** Opening Supplied material block **

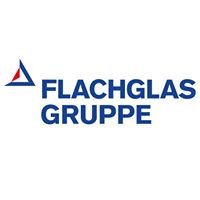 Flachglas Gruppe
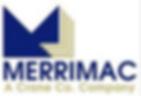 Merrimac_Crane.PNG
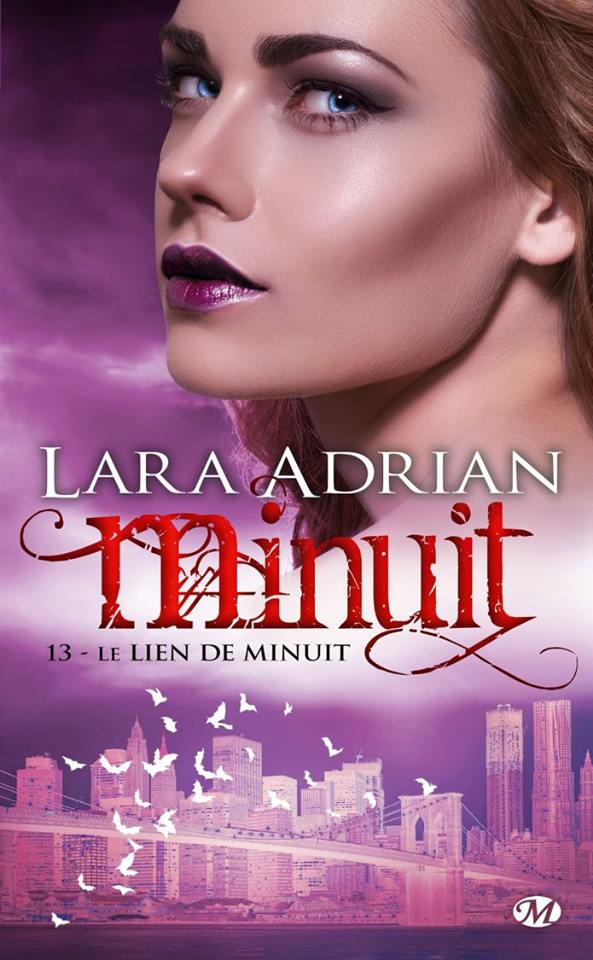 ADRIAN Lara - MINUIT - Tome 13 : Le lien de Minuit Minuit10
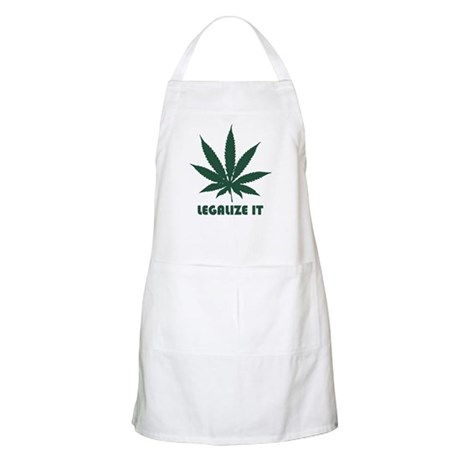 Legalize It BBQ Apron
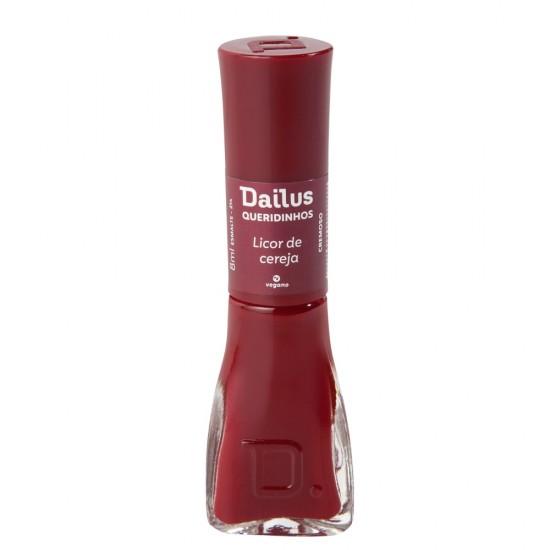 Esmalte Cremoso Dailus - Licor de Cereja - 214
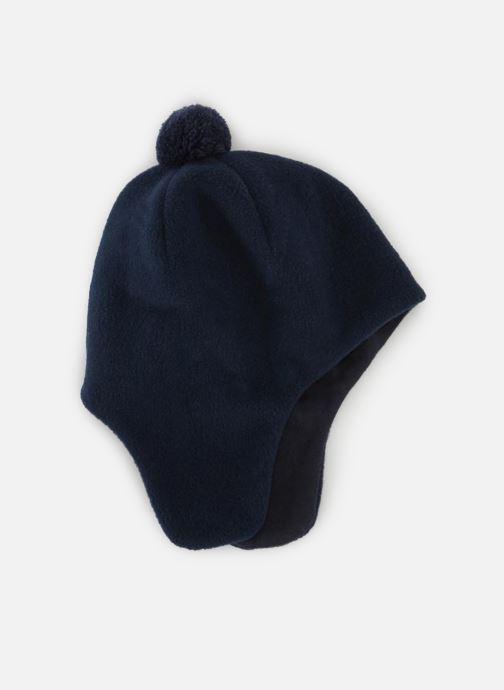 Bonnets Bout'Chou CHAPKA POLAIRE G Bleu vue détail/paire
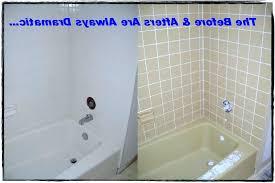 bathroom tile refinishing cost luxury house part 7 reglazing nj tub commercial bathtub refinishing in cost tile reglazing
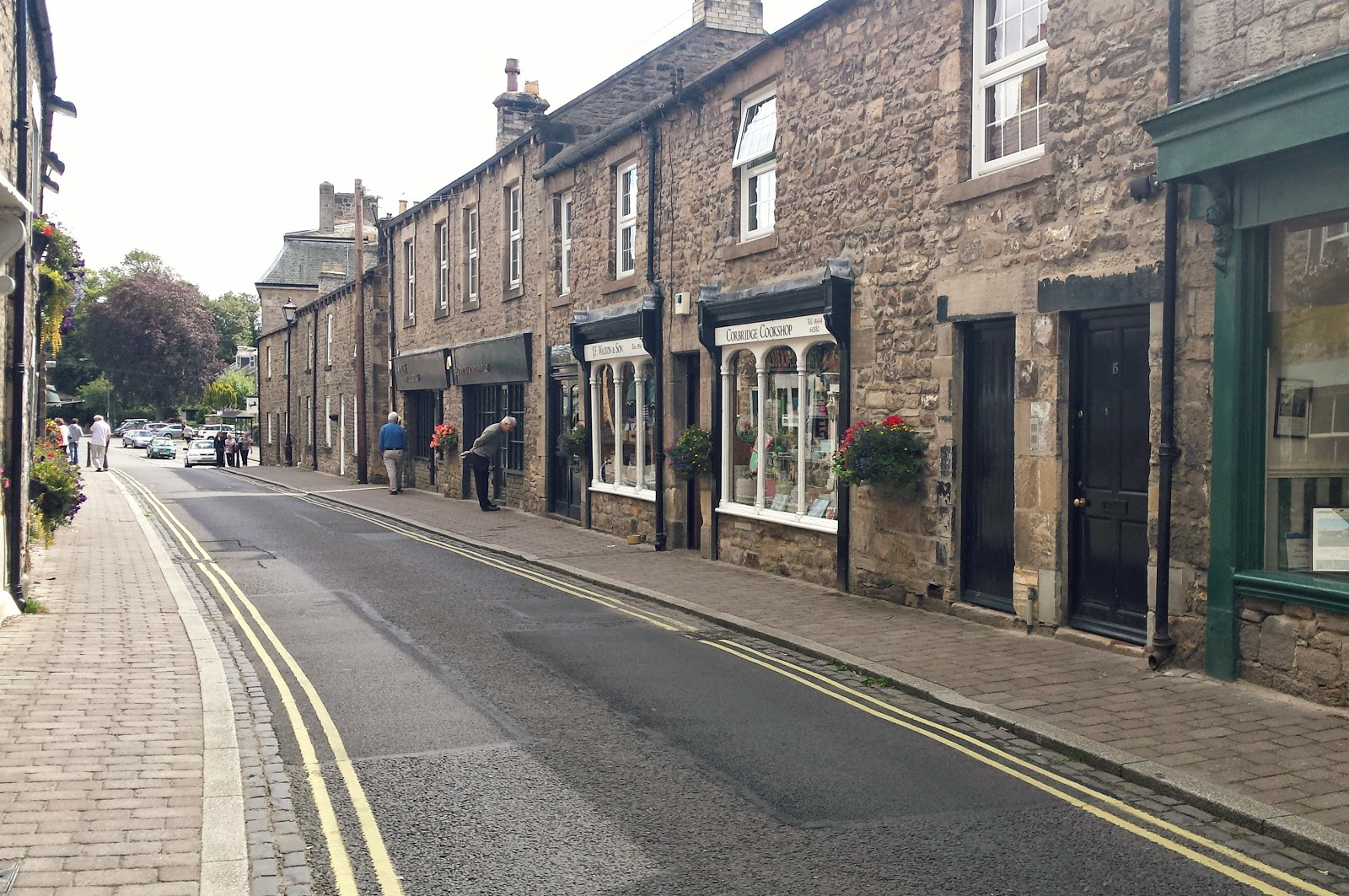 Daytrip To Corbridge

** Closing Supplied material block **

**Task description:**
What do the lines above say from the line containing "Bonnets Bout'Chou CHAPKA" through the last line? Quote them exactly, both ends included, and leave out the pictures.

**Answer box:**
 Bonnets Bout'Chou CHAPKA POLAIRE G Bleu vue détail/paire
 bathroom tile refinishing cost luxury house part 7 reglazing nj tub commercial bathtub refinishing in cost tile reglazing
 Daytrip To Corbridge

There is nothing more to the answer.